Astronomy Professor at Eastern
Astronomy professor David Bradstreet was teaching at Eastern University when it was called Eastern Baptist College, in 1976.
Bradstreet has dedicated 39 years to the astronomy department. In 1976, his classroom was the first to have an overhead projector, and Eastern only had two laserjet printers.
“It was a nightmare,” Bradstreet claims about when he had to roll his $200 computer to the printer. The abundance of computers on campus today was not accessible 39 years ago, and Bradstreet had to buy his own computer. Thus, one of the advancements from 1976 has been the quantity of technology that Eastern can provide students. Another improvement that Eastern has made since then includes the quality of the faculty. The demand of the professors has changed over the years because Eastern strives to hire “people who are not just good teachers and love the Lord, but people who are well-known in their fields and respected outside of the school,” says Bradstreet. Thus, Eastern’s teachers are here for the students, not for profitable gain. The credibility of Eastern has developed since professors have followed the call to enhance Eastern’s reputation, a duty that takes years.
Teaching astronomy at Eastern for numerous years has not been a lighthearted decision, and he is here because God wants him here. This semester, Bradstreet is teaching a course called Exploration of the Universe, and it is about stars, galaxies, black holes, and the formation of the universe. Bradstreet has high standards for his students. The primary standards include knowing the information beyond memorization and incorporating new information with previous knowledge. The course is going well thus far, and his students are motivated to learn more about science. Bradstreet enjoys teaching this course because he has the opportunity to get “people to see things they have never seen before,” he says. Bradstreet uses creative techniques to pique the interest of students, such as telling funny stories and moving around the classroom. In his teaching, Bradstreet also connects Christianity to science, so students can learn how God is present in science, not separate from it.
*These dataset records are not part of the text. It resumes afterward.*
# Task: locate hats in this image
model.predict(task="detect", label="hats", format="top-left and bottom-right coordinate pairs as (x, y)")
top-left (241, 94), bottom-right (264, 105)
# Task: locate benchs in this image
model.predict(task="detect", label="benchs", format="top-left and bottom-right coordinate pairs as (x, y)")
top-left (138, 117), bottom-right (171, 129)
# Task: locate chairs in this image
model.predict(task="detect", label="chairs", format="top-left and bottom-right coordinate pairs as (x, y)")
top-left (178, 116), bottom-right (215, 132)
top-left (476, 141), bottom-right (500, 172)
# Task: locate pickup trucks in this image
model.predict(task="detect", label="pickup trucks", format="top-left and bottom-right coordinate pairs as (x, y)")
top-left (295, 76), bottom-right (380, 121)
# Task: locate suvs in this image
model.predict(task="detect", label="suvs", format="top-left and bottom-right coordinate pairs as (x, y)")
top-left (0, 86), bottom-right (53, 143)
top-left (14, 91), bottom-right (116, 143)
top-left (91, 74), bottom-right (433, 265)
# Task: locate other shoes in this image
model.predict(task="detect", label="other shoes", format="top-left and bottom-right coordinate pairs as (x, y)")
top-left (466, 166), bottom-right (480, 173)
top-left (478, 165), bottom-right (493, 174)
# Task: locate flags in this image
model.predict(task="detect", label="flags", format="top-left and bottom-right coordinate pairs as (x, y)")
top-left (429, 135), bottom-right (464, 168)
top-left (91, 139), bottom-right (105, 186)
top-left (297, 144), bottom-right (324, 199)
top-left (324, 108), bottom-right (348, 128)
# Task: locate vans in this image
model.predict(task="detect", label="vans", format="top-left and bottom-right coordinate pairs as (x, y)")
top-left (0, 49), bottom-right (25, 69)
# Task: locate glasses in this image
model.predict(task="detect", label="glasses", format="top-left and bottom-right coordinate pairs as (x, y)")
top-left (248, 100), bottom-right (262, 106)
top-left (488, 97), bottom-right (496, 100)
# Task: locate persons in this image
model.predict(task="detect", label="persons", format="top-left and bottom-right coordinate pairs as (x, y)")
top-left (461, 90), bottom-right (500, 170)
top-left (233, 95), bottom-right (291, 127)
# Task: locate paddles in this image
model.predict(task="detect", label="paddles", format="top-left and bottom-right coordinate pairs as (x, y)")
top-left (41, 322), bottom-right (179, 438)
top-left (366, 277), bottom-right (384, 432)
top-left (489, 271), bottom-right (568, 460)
Bradstreet’s experience at Eastern has been challenging and uplifting. In the beginning of his teaching career, it was difficult because of his low salary and the lack of facilities for his work. One problem that is still being addressed is the enhancement of Eastern’s facilities. Bradstreet waited 30 years to have the proper resources for the observatory and the planetarium, but he believes that Eastern needs more advancement in facilities for the music department and performing arts department and the gymnasium. He thinks that “the president is trying very hard to fix that problem with the major campaigns.” Thus, Bradstreet perceives if people support the first phase of Eastern’s Master Plan, then the second phase should happen. The second main issue Eastern has had since 1976 is advertising Eastern nationally and internationally.
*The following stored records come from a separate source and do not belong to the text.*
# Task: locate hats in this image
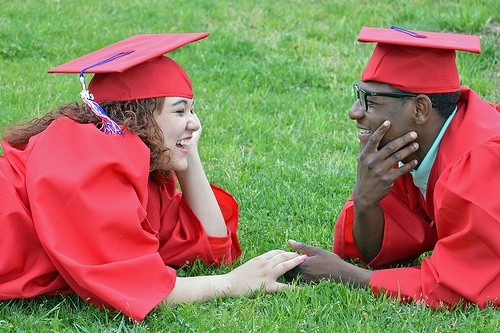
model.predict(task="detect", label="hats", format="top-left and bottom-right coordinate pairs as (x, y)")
top-left (356, 26), bottom-right (480, 93)
top-left (47, 32), bottom-right (209, 135)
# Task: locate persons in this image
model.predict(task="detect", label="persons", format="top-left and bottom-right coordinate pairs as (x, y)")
top-left (282, 24), bottom-right (500, 313)
top-left (0, 32), bottom-right (308, 323)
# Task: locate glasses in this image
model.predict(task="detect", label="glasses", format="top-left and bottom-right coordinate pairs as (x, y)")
top-left (353, 83), bottom-right (437, 112)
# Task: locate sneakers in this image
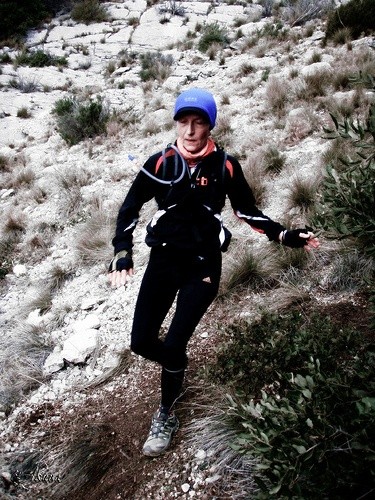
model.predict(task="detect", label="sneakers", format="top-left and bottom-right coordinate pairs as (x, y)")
top-left (181, 352), bottom-right (191, 387)
top-left (141, 408), bottom-right (180, 457)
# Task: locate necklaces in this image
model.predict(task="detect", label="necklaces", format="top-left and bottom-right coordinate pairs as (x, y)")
top-left (185, 161), bottom-right (202, 188)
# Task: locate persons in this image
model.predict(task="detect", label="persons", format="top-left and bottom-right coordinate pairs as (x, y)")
top-left (108, 87), bottom-right (322, 457)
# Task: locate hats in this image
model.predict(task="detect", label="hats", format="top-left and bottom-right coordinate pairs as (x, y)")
top-left (173, 87), bottom-right (217, 128)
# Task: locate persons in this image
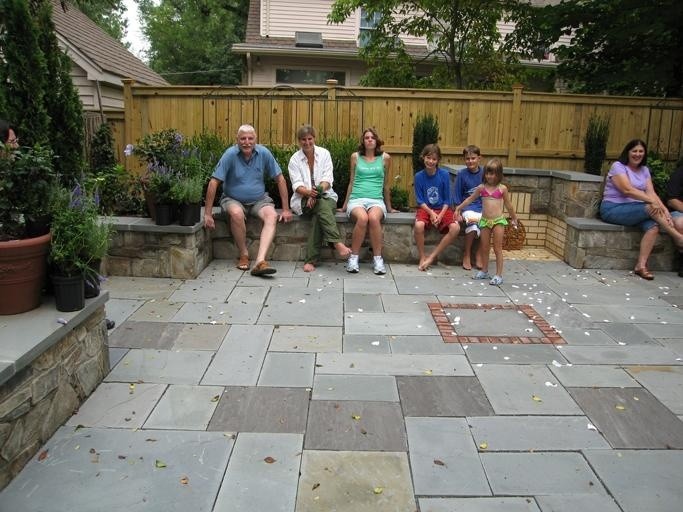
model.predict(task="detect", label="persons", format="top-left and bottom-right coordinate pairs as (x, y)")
top-left (413, 144), bottom-right (460, 270)
top-left (667, 158), bottom-right (682, 277)
top-left (452, 145), bottom-right (485, 269)
top-left (599, 139), bottom-right (682, 280)
top-left (0, 120), bottom-right (20, 158)
top-left (452, 158), bottom-right (518, 285)
top-left (335, 128), bottom-right (400, 274)
top-left (203, 125), bottom-right (293, 276)
top-left (287, 125), bottom-right (352, 271)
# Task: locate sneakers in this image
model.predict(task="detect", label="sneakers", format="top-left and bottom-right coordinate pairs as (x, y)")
top-left (344, 255), bottom-right (360, 273)
top-left (373, 255), bottom-right (386, 275)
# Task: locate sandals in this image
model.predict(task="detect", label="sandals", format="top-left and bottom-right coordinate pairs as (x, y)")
top-left (490, 275), bottom-right (503, 285)
top-left (473, 271), bottom-right (489, 279)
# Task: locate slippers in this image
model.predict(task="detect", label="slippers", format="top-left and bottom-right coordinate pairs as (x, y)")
top-left (251, 260), bottom-right (277, 275)
top-left (238, 255), bottom-right (250, 270)
top-left (635, 268), bottom-right (654, 280)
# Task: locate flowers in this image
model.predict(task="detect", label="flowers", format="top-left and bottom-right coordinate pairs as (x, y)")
top-left (139, 163), bottom-right (174, 195)
top-left (84, 191), bottom-right (114, 261)
top-left (41, 185), bottom-right (107, 292)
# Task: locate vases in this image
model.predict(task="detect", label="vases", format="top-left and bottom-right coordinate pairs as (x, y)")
top-left (141, 192), bottom-right (168, 220)
top-left (85, 257), bottom-right (102, 300)
top-left (154, 200), bottom-right (176, 225)
top-left (47, 265), bottom-right (88, 316)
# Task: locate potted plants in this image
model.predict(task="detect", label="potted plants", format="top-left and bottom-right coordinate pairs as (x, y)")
top-left (0, 132), bottom-right (66, 318)
top-left (176, 181), bottom-right (202, 227)
top-left (193, 182), bottom-right (202, 222)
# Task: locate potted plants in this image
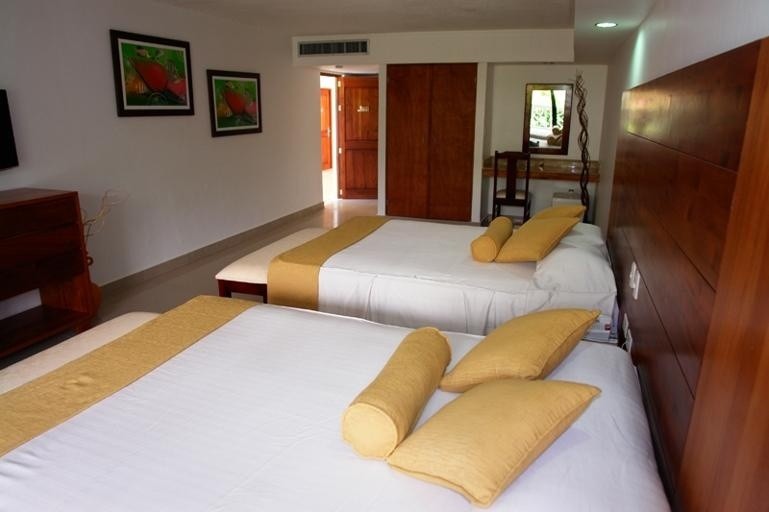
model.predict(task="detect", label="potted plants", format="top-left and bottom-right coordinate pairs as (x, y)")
top-left (81, 189), bottom-right (122, 314)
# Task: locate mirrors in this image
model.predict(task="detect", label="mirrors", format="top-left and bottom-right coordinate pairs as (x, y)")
top-left (522, 82), bottom-right (573, 155)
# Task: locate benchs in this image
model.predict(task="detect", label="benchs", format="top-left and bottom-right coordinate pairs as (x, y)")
top-left (215, 228), bottom-right (331, 304)
top-left (0, 311), bottom-right (161, 399)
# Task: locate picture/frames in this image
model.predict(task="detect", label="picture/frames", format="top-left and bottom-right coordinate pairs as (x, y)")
top-left (206, 69), bottom-right (263, 137)
top-left (109, 29), bottom-right (194, 117)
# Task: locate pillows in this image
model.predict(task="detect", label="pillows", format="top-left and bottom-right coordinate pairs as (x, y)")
top-left (495, 216), bottom-right (580, 263)
top-left (341, 327), bottom-right (451, 461)
top-left (386, 378), bottom-right (601, 510)
top-left (547, 125), bottom-right (563, 146)
top-left (470, 216), bottom-right (512, 263)
top-left (439, 308), bottom-right (602, 392)
top-left (535, 204), bottom-right (587, 218)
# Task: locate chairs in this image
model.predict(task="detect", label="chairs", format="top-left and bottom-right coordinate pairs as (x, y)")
top-left (492, 150), bottom-right (532, 224)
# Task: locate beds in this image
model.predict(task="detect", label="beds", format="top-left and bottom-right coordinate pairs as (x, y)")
top-left (530, 126), bottom-right (552, 146)
top-left (267, 215), bottom-right (618, 336)
top-left (0, 293), bottom-right (672, 511)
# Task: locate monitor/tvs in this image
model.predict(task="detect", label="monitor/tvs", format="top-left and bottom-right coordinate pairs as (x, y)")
top-left (0, 89), bottom-right (19, 172)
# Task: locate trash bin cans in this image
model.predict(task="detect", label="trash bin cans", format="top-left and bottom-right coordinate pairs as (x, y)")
top-left (552, 192), bottom-right (587, 222)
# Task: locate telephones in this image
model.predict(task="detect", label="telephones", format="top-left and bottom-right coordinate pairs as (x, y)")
top-left (584, 315), bottom-right (612, 341)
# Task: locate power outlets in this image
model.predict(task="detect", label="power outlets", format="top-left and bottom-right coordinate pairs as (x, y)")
top-left (625, 329), bottom-right (633, 353)
top-left (621, 312), bottom-right (629, 338)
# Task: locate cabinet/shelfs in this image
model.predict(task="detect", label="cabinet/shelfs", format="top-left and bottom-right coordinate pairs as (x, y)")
top-left (0, 187), bottom-right (98, 359)
top-left (483, 156), bottom-right (600, 183)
“We have great people and great programs, but nobody knows about them,” says Bradstreet.
The first experience Bradstreet had at Eastern was as an undergraduate student from 1972 through 1976. He also met his wife here, and they both finished the same year and got married after graduation. Bradstreet began teaching part-time in 1976, and he became a full-time professor in 1983. The reasons why Bradstreet has stayed at Eastern so long are because of the people and his commitment to Christian higher education.
“I really love what I do; more than two-thirds of my life has been at this school,” says Bradstreet.